On the morning of October 16, 2000, some 400 Colombian soldiers of the 31st and 33rd Anti-Guerrilla Battalions of the Marine Infantry were deployed around the hamlets of Macayepo, El Limon, Floral, La Palma and La Pita in Bolivar Department, and Verruga, Bajo Don Juan, La Palmira, El Pavo, Buenos Aires, Cana Fria and Palo Alto in Sucre Department. These troops remained in their positions for two days ensuring that nobody could enter or leave the area that they occupied.
During those two days, soldiers of the 31st Anti-Guerrilla Marine Infantry Battalion, assisted by elements of the Army’s 11th Brigade, hunted down and murdered with clubs and machetes 15 peasants who lived in the area. In selecting their victims the soldiers used a list supplied by Colonel Harold Mantilla Serrano, who is known to have close links with paramilitaries in Sucre and central Bolivar departments.

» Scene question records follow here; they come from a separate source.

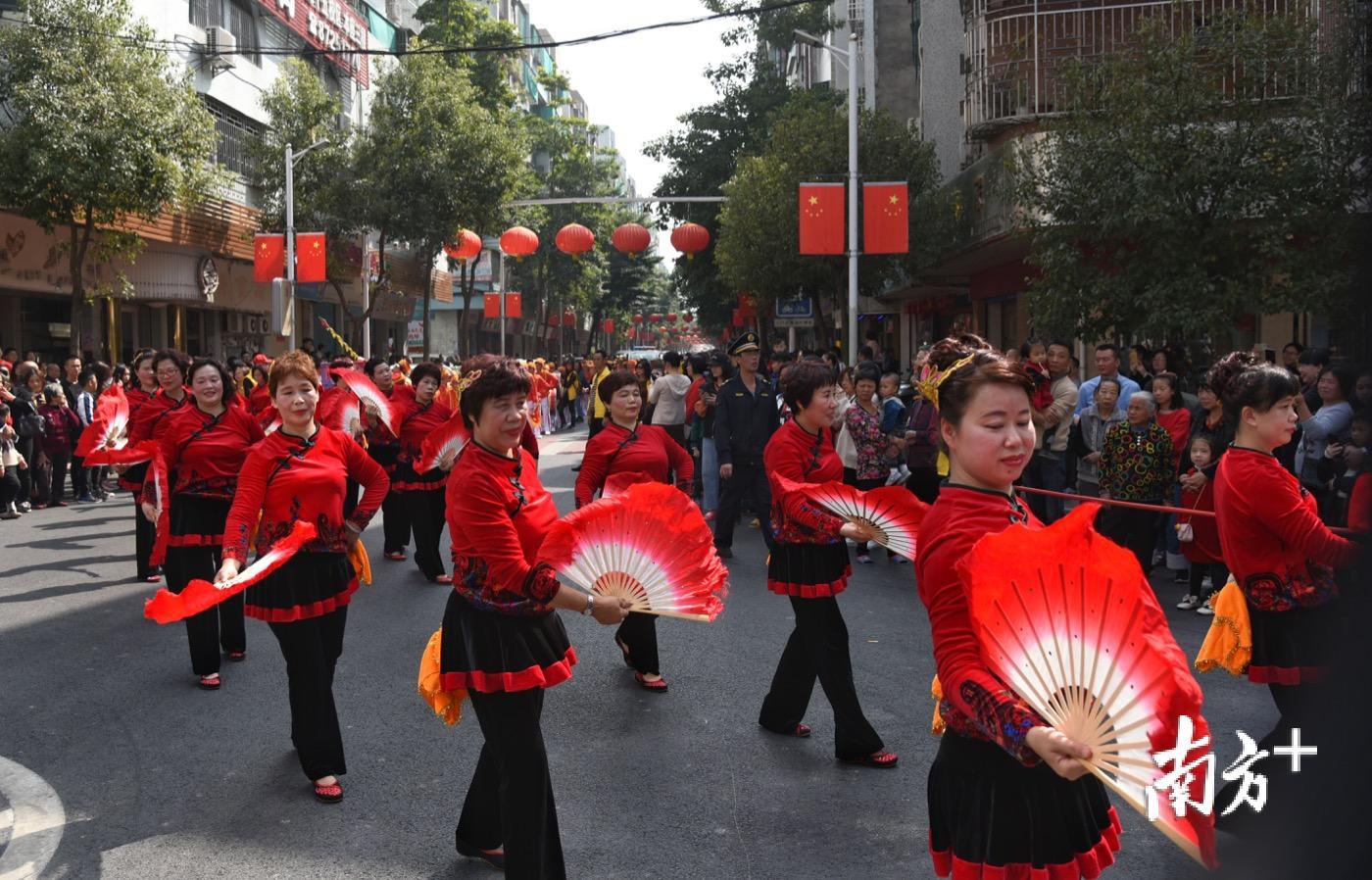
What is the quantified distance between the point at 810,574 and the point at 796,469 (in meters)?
0.50

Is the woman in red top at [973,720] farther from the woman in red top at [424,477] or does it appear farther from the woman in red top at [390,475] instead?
the woman in red top at [390,475]

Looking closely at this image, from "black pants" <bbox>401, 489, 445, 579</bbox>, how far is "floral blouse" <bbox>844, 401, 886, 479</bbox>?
3.74 m

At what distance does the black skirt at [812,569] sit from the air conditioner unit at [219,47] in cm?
2621

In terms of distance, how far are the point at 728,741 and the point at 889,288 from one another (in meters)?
28.2

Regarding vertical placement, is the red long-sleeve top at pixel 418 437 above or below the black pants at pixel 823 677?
above

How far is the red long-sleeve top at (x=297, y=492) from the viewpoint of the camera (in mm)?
5414

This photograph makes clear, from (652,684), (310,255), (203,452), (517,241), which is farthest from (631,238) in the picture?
(652,684)

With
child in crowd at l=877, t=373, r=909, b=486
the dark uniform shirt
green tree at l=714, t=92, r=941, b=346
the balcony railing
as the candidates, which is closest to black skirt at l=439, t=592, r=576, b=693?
the dark uniform shirt

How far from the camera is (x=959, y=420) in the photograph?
294 centimetres

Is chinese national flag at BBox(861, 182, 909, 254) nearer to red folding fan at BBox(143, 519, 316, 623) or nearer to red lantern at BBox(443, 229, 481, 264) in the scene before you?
red folding fan at BBox(143, 519, 316, 623)

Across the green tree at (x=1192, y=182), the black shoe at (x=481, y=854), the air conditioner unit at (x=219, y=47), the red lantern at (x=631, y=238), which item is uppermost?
the air conditioner unit at (x=219, y=47)

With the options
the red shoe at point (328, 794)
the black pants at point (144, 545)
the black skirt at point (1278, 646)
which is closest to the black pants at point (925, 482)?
the black pants at point (144, 545)

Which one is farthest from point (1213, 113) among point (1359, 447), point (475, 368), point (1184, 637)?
point (1359, 447)

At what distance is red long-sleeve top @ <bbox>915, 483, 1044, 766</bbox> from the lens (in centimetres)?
249
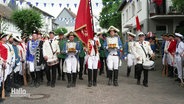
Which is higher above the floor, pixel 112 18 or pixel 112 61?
pixel 112 18

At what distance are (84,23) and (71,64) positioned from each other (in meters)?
1.55

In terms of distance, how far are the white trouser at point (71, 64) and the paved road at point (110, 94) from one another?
62cm

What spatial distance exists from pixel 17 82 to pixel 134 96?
4.74 meters

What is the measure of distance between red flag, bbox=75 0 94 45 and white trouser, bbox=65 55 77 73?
2.36 feet

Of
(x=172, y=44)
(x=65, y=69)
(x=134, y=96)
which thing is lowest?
(x=134, y=96)

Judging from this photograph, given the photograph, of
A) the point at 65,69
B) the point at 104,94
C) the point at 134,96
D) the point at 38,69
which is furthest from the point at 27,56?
the point at 134,96

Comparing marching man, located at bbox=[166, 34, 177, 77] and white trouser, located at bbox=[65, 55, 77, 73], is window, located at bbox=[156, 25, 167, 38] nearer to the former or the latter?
marching man, located at bbox=[166, 34, 177, 77]

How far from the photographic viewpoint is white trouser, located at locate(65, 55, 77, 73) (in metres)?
11.6

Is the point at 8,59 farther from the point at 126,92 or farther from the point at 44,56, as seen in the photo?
the point at 126,92

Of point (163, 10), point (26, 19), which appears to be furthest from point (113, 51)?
point (26, 19)

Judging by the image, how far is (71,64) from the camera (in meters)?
11.6

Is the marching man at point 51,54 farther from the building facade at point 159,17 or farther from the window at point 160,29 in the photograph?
the window at point 160,29

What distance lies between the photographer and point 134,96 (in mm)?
9695

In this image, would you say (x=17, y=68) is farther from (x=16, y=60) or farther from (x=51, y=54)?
(x=51, y=54)
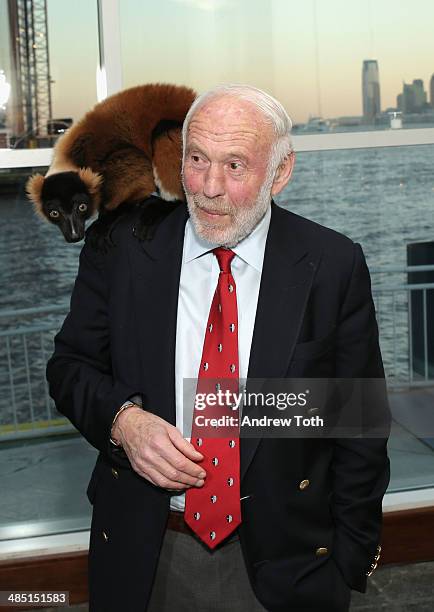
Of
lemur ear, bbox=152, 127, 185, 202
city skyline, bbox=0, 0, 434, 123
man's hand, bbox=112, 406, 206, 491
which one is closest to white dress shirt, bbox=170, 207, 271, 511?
man's hand, bbox=112, 406, 206, 491

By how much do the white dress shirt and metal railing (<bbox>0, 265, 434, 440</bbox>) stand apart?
143cm

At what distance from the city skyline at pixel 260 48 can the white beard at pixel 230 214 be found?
140 centimetres

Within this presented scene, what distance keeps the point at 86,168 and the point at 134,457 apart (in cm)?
87

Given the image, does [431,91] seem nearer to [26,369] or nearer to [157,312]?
[26,369]

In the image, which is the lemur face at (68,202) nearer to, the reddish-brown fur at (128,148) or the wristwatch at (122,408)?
the reddish-brown fur at (128,148)

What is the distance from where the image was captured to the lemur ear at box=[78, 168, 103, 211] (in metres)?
2.07

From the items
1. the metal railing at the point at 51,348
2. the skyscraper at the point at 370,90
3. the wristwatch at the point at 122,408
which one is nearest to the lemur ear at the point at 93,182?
the wristwatch at the point at 122,408

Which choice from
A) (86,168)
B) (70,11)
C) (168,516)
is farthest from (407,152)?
(168,516)

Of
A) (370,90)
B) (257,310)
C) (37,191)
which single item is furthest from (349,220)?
(257,310)

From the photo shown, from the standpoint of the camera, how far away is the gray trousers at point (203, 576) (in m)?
1.59

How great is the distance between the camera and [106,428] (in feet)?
5.04

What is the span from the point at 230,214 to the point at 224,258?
0.30 ft

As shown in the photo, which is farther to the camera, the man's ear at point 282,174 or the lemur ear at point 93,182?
the lemur ear at point 93,182

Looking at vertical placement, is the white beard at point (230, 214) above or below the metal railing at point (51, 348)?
above
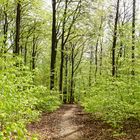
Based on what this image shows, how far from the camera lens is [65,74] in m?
48.9

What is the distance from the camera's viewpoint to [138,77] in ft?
46.2

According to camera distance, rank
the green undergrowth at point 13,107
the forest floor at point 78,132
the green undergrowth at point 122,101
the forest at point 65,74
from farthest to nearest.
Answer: the green undergrowth at point 122,101
the forest floor at point 78,132
the forest at point 65,74
the green undergrowth at point 13,107

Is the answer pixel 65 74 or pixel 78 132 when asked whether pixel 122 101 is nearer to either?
pixel 78 132

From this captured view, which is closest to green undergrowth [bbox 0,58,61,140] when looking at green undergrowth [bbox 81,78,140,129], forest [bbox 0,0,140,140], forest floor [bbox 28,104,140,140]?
forest [bbox 0,0,140,140]

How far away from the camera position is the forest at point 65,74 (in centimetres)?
962

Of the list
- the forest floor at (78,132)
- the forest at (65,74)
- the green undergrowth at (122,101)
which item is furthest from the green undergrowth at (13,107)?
the green undergrowth at (122,101)

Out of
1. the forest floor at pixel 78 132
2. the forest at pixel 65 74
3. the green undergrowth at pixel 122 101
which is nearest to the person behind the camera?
the forest at pixel 65 74

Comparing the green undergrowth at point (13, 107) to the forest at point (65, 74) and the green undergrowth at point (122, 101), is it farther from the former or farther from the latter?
the green undergrowth at point (122, 101)

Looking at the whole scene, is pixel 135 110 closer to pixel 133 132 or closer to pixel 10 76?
pixel 133 132

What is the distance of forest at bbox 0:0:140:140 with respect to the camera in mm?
9617

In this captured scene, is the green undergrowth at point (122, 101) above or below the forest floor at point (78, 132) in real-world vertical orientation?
above

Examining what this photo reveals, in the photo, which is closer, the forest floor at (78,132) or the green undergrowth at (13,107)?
the green undergrowth at (13,107)

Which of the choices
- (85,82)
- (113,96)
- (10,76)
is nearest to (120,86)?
(113,96)

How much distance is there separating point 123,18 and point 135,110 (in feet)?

During the two-day killing spree the soldiers responsible also stole cattle, horses and hens, and burned the homes of various peasants. The 400-strong military force was obviously deployed to stop any intervention by international human rights groups or a counterattack by guerrilla units.
The individual officers responsible for the murders include: Colonel Rodrigo Quinones Cardenas, Commander of the First Brigade of the Marine Infantry; Colonel Jorge Castaneda, Commander of the 31st Anti-Guerrilla Battalion; Major Moncada Galindo, Commander of the 33rd Anti-Guerrilla Battalion; Army Colonel Harold Mantilla Serrano; and Army Colonel Benjamin Herrera. The Colombian government has done nothing to bring any of these military personnel to justice.
A recent report released by the Colombian Defensoria del Pueblo (People’s Defender), to mark the national day for human rights in Colombia, illustrates the gravity of the human rights situation in the country:
- 314 massacres took place between January and August 2000 with a total of 1,389 victims. In the same period 1,559 people were kidnapped or forcibly disappeared. 134,799 people were displaced in the first six months of the year bringing the total number of displaced in Colombia to just over 1,800,000 individuals.
- The prison population in Colombia as of mid-2000 was 49,667. The Colombian prison system has a maximum capacity of 30,000.
- 2,800,000 children in Colombia live outside the education system and less than half of Colombian children receive a secondary education. Only 12% of Colombian students reach some form of higher education.
- 25,000 children work in the sex industry.
- 12 children die from violent causes every day in Colombia.
- 80% of the indigenous and afro-Colombian population live in conditions of extreme poverty. 74% of these people receive salaries that are below the legal minimum and their life expectancy is 20% lower than the national average.